You are correct, to provide hippotherapy, a licensed PT, OT, or speech-language pathologist must be present. Hippotherapy focuses on the actual physical, occupational, or speech therapy goals. Riding skills are not a focus- typically the client will ride with a bareback pad or surcingle and does not control the horse. The rider may ride in different positions, like backwards, prone (face down) or supine (on their back), etc. Check out the AHA website for more info on hippotherapy: American Hippotherapy Association, Inc.
Conversely, in therapeutic riding, the participant focuses on riding skills (although physical or educational objectives may also be emphasized). Riders learn to control the horse as independently as possible.

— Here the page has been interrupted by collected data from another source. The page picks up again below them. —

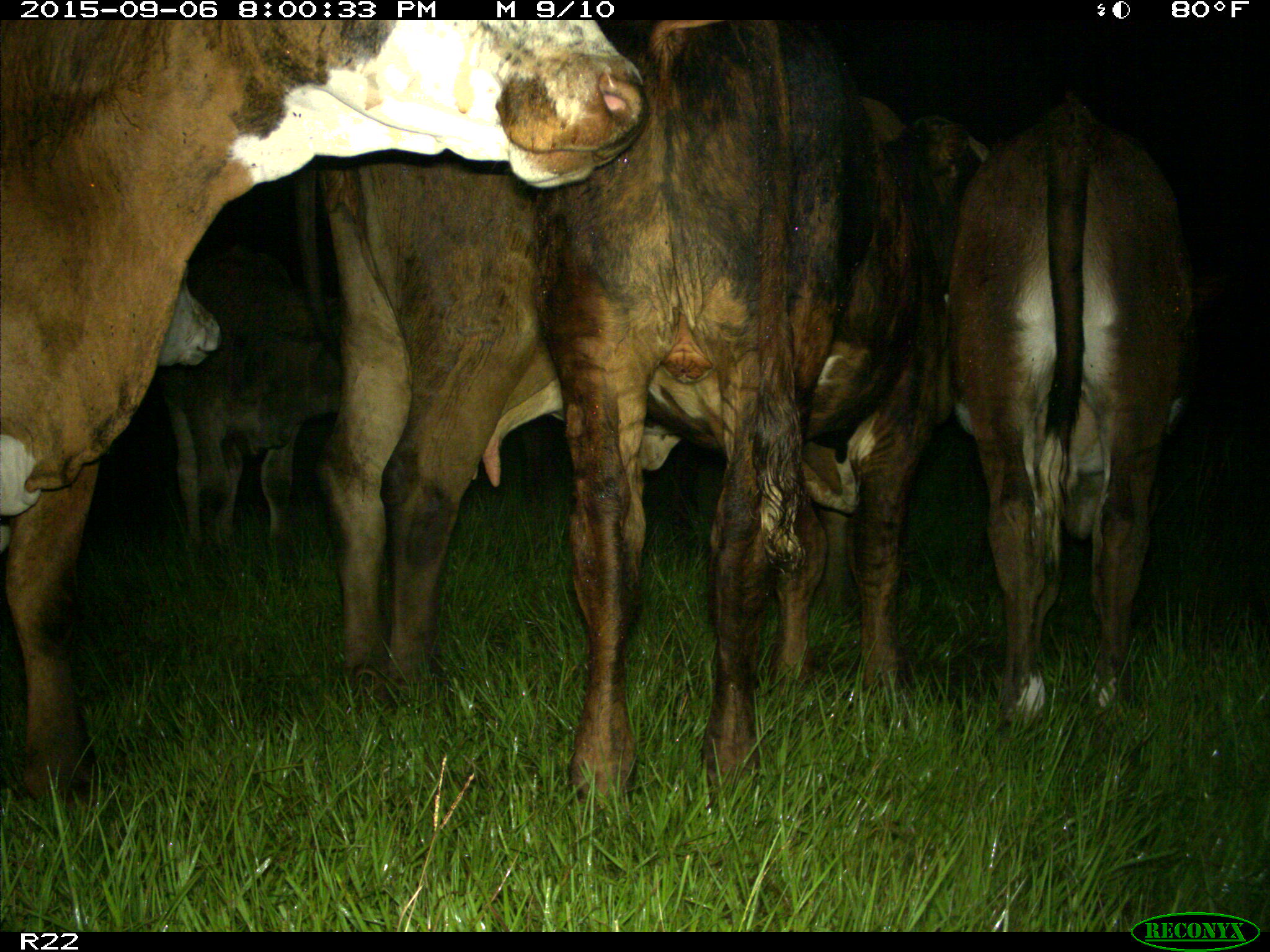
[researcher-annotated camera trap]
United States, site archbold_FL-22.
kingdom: Animalia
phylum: Chordata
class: Mammalia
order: Artiodactyla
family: Bovidae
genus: Bos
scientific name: Bos taurus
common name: domestic cow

To be a therapeutic riding instructor you *should* be certified. The largest organization for certification in the US is PATH International: PATH International
Some other organizations, like the PA Council on Therapeutic Horsemanship and CHA also offer instructor certification for teaching riders with disabilities.

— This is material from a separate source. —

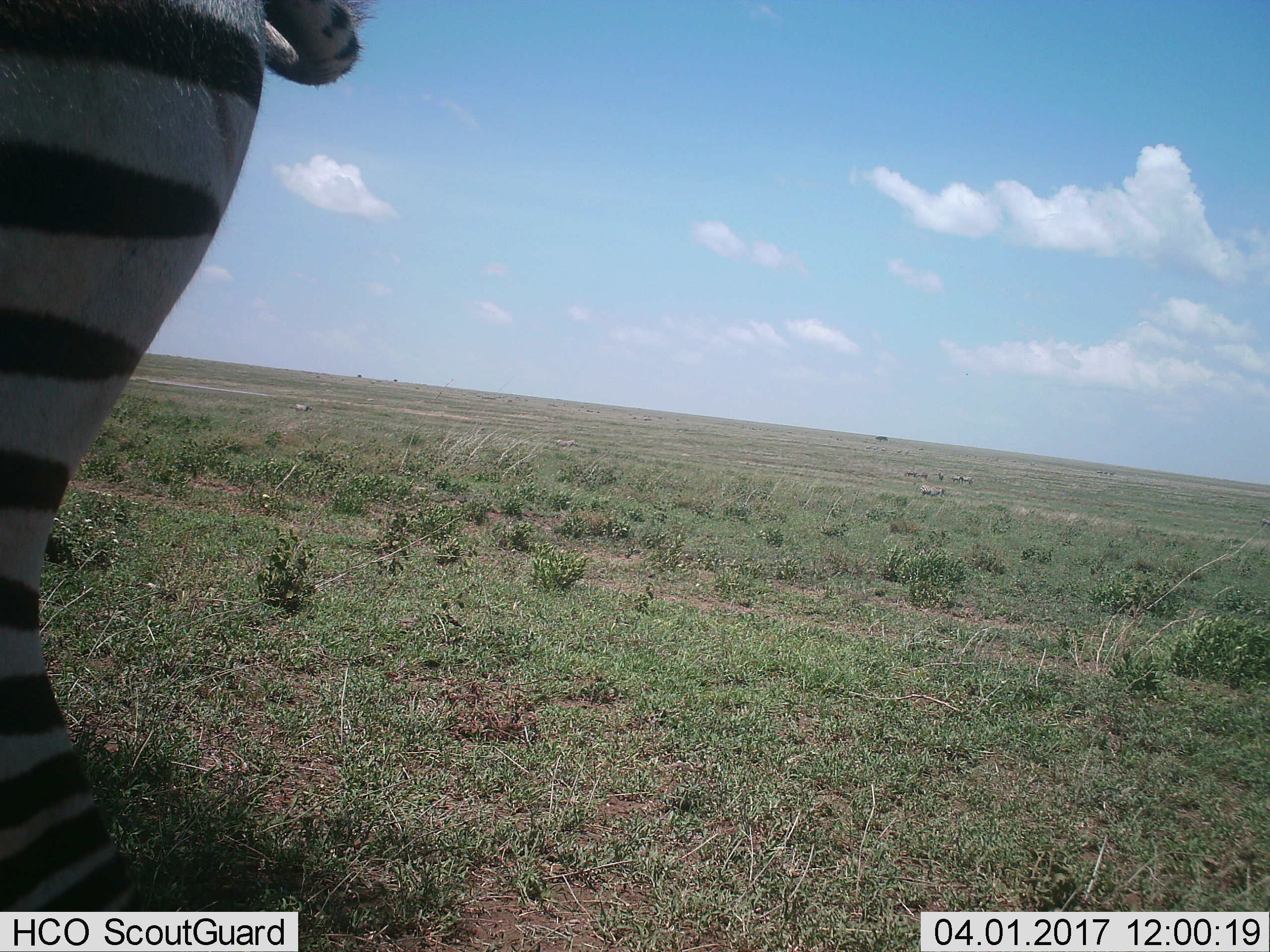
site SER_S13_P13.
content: unidentified animal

In reality, anyone could go out and start teaching riders with disabilities. Obviously working with a center affiliated with PATH or at least with an instructor with some sort of certification would be the best way to go!
The term equine-assisted therapy is often misused, but should only be used to refer to therapy (in which an actual licensed therapist is present). This could include hippotherapy or equine-assisted psychotherapy (also called equine-facilitated psychotherapy, and requires a licensed mental health professional).